**Task objective**: Search the material below for "studied" and copy every line where it occurs.

**Material shown**:
-- -- --

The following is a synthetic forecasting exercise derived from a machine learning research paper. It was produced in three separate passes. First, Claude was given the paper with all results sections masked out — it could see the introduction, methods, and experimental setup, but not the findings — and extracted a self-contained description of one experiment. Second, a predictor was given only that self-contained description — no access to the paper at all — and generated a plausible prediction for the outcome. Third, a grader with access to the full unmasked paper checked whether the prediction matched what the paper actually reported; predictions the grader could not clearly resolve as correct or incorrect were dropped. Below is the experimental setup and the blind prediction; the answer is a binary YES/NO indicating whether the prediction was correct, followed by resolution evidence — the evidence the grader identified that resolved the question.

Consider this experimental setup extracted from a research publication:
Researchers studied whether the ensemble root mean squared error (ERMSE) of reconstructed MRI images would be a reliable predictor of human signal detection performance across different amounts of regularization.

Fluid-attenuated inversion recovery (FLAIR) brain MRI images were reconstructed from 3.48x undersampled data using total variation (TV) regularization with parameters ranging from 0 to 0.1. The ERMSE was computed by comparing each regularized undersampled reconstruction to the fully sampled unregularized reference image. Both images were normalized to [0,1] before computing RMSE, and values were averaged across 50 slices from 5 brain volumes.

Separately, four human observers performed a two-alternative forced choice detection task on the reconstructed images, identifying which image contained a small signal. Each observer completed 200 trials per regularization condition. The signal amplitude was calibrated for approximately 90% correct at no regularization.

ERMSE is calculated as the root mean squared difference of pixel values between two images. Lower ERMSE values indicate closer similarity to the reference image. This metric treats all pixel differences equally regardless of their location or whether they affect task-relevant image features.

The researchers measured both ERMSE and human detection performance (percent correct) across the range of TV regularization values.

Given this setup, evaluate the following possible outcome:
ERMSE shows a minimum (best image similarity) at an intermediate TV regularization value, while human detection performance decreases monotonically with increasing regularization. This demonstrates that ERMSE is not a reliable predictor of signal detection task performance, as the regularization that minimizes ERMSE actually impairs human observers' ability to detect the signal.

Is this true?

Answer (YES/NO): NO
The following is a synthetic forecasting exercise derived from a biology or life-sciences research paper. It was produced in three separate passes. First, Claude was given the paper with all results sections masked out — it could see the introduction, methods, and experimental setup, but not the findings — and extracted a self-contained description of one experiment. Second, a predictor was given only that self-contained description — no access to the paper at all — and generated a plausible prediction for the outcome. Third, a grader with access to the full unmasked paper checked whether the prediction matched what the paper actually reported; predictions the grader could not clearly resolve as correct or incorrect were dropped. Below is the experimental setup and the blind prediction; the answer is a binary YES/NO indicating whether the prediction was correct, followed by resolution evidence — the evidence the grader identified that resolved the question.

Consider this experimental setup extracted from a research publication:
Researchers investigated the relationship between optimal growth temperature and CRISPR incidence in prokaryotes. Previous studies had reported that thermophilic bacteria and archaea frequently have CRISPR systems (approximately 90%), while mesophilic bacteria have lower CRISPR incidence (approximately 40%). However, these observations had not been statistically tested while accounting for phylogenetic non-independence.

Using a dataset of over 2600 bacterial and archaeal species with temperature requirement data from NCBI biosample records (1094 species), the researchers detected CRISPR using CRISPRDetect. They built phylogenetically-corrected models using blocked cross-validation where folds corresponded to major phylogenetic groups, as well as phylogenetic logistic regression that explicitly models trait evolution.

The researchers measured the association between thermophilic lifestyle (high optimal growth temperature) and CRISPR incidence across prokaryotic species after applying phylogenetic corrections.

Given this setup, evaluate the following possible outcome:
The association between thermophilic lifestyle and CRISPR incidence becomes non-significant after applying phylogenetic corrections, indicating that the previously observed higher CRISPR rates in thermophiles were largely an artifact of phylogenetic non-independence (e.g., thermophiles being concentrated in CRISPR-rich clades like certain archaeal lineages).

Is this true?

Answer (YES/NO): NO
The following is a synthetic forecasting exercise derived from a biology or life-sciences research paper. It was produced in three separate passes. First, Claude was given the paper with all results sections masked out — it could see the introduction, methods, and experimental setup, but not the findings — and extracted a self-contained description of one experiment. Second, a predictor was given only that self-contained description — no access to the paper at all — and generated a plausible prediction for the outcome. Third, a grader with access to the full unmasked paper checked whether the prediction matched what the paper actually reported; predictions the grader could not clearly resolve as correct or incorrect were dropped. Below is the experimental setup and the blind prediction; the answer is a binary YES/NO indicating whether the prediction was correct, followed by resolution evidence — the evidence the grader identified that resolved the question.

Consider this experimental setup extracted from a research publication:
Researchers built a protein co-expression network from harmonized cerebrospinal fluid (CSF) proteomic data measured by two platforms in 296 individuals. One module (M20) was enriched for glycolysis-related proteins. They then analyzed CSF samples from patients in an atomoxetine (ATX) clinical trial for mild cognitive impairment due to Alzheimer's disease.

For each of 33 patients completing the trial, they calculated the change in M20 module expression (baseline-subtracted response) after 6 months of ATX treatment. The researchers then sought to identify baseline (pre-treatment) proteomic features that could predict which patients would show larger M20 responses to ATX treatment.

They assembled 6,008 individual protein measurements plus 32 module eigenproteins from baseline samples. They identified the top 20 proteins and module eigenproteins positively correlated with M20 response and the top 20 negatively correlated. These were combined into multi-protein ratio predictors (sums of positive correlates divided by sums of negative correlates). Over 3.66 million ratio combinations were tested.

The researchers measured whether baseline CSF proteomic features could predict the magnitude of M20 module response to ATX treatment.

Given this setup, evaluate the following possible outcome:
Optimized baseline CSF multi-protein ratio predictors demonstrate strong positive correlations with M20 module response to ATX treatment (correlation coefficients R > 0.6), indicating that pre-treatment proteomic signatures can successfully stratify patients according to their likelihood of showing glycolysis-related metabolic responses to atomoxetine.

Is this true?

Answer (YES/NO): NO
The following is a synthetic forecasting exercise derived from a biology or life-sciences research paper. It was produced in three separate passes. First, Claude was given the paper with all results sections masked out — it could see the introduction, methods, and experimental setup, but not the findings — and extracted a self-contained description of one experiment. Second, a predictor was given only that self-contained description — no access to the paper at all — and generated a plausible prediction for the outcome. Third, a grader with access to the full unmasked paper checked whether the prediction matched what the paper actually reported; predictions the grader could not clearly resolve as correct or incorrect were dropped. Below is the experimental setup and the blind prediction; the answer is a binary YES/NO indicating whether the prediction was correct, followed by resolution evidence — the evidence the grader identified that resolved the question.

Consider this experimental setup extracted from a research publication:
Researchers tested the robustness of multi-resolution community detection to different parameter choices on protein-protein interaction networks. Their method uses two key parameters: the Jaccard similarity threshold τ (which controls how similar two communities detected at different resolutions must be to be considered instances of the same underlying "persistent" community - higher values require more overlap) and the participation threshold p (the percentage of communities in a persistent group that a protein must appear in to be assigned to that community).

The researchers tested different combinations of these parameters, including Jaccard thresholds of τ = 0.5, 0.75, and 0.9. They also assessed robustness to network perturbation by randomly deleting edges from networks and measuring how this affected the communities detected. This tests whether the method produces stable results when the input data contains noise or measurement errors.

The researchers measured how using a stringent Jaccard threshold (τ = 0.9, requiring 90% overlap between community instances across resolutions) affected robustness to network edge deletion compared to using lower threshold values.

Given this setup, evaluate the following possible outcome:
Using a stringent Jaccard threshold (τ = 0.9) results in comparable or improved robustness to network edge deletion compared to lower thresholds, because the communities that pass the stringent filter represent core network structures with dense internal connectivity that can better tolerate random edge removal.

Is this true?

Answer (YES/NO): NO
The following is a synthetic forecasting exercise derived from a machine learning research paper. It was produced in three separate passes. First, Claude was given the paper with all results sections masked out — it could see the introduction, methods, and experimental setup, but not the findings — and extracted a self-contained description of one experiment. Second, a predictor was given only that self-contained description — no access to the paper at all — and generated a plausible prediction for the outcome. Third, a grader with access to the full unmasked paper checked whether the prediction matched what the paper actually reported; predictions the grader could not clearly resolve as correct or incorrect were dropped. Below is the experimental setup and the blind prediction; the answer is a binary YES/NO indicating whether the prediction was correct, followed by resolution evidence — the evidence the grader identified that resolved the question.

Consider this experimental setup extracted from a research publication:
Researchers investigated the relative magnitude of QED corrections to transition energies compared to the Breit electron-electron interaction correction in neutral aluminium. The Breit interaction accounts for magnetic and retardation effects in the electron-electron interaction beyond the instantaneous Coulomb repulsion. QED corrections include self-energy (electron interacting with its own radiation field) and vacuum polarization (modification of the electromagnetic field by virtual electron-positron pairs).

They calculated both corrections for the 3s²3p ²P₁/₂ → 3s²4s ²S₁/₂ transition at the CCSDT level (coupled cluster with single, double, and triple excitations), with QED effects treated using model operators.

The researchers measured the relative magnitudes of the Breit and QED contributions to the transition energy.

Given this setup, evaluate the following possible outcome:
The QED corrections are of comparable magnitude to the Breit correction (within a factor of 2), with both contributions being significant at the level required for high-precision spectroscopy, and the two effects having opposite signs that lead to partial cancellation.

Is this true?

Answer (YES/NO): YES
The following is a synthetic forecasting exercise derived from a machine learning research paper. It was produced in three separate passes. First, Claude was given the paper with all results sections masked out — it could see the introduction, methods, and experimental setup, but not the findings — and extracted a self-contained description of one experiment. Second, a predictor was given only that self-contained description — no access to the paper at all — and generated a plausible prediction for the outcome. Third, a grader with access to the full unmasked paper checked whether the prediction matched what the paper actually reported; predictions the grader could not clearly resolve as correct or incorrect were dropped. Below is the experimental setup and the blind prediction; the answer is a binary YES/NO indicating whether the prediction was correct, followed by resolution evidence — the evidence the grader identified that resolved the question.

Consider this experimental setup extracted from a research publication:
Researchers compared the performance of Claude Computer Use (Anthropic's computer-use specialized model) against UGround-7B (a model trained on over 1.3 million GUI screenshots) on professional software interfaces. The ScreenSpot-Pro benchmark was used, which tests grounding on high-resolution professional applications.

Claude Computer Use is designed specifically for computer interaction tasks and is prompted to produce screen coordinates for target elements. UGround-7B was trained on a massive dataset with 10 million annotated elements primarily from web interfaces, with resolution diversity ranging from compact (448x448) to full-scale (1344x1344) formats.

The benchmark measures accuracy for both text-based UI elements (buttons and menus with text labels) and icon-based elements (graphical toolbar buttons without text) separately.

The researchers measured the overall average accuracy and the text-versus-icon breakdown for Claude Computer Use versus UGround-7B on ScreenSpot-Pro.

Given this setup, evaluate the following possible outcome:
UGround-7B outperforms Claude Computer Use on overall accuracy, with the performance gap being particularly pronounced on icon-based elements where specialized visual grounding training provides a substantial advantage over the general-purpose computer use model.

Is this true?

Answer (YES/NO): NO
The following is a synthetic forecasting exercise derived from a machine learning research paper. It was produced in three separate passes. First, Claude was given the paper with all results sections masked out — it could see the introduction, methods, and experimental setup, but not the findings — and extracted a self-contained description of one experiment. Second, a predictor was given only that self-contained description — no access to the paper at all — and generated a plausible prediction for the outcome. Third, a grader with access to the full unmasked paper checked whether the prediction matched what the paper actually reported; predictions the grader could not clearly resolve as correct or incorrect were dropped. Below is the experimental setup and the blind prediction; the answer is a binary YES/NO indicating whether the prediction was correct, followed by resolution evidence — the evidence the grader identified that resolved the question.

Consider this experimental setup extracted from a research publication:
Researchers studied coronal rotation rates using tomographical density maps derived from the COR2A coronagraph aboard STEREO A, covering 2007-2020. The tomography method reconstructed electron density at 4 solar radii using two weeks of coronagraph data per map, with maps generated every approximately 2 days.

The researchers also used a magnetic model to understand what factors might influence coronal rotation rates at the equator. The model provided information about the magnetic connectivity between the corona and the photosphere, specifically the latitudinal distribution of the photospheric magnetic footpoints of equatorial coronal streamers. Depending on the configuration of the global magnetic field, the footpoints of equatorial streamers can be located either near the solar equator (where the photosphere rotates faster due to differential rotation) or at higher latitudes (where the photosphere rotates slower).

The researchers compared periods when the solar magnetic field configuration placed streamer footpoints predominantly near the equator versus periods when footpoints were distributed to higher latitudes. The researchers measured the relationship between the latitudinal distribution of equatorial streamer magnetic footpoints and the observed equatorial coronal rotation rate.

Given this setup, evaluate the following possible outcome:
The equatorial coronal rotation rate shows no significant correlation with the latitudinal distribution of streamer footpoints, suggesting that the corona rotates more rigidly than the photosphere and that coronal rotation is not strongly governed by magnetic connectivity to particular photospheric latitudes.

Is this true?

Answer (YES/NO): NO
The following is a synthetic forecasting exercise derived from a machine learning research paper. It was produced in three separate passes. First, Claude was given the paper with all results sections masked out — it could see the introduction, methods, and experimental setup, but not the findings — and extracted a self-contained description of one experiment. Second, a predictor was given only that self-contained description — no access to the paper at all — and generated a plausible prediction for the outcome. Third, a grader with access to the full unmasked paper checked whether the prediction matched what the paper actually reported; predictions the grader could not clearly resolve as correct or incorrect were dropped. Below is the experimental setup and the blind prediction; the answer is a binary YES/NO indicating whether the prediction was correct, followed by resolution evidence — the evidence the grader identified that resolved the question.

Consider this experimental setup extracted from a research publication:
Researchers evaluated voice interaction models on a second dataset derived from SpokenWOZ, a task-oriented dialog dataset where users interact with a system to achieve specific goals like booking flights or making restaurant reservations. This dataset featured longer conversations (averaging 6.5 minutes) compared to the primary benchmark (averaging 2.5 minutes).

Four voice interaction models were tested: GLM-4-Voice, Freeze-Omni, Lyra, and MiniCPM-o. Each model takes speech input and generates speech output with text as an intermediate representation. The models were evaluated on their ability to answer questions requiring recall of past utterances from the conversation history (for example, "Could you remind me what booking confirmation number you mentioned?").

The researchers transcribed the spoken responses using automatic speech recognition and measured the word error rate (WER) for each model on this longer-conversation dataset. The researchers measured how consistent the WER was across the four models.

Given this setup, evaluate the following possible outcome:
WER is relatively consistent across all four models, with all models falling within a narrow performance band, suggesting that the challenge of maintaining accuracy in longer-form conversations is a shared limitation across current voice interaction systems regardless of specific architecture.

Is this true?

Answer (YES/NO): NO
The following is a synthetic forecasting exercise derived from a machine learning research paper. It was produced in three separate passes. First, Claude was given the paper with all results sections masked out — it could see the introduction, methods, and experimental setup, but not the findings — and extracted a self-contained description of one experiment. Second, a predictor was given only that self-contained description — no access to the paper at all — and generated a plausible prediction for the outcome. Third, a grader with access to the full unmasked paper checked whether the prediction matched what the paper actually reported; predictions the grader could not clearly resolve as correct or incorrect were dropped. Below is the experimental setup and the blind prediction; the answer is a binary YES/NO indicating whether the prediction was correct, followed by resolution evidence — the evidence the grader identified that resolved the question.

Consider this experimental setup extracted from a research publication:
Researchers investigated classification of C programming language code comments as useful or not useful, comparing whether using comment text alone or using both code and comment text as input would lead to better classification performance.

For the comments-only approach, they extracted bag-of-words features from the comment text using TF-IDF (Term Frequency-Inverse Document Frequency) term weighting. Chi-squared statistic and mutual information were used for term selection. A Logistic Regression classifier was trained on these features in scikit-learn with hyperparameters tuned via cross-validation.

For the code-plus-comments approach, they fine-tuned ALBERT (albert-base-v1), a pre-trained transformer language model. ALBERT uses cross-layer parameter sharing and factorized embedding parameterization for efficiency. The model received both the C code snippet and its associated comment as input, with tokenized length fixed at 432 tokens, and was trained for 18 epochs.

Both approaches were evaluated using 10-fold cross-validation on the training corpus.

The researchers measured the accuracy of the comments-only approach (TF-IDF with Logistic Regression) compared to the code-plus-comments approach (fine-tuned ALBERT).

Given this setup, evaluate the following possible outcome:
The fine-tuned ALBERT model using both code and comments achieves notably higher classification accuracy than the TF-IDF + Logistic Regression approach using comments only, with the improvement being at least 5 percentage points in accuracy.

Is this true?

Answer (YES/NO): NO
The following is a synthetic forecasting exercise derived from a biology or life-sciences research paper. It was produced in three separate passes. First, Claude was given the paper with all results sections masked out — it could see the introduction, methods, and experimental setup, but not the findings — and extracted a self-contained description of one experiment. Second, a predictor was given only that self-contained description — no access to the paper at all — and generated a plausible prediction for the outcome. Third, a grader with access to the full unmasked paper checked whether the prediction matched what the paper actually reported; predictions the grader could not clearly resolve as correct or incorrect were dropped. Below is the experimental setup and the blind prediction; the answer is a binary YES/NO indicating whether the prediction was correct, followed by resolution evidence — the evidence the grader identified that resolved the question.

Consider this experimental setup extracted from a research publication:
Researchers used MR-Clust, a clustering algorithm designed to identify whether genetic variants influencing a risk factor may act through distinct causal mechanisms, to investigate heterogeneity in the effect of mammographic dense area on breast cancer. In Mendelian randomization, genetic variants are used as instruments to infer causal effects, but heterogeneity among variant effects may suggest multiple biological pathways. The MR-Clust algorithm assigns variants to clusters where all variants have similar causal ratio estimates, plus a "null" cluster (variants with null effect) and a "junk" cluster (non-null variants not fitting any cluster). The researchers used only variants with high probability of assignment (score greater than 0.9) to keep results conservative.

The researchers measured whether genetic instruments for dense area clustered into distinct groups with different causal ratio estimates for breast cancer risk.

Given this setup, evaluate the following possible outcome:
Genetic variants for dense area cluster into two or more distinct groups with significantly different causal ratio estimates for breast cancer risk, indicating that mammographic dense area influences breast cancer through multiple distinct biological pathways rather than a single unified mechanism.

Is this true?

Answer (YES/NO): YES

-- -- --

**The completed task**:
Researchers studied whether the ensemble root mean squared error (ERMSE) of reconstructed MRI images would be a reliable predictor of human signal detection performance across different amounts of regularization.
Researchers studied coronal rotation rates using tomographical density maps derived from the COR2A coronagraph aboard STEREO A, covering 2007-2020. The tomography method reconstructed electron density at 4 solar radii using two weeks of coronagraph data per map, with maps generated every approximately 2 days.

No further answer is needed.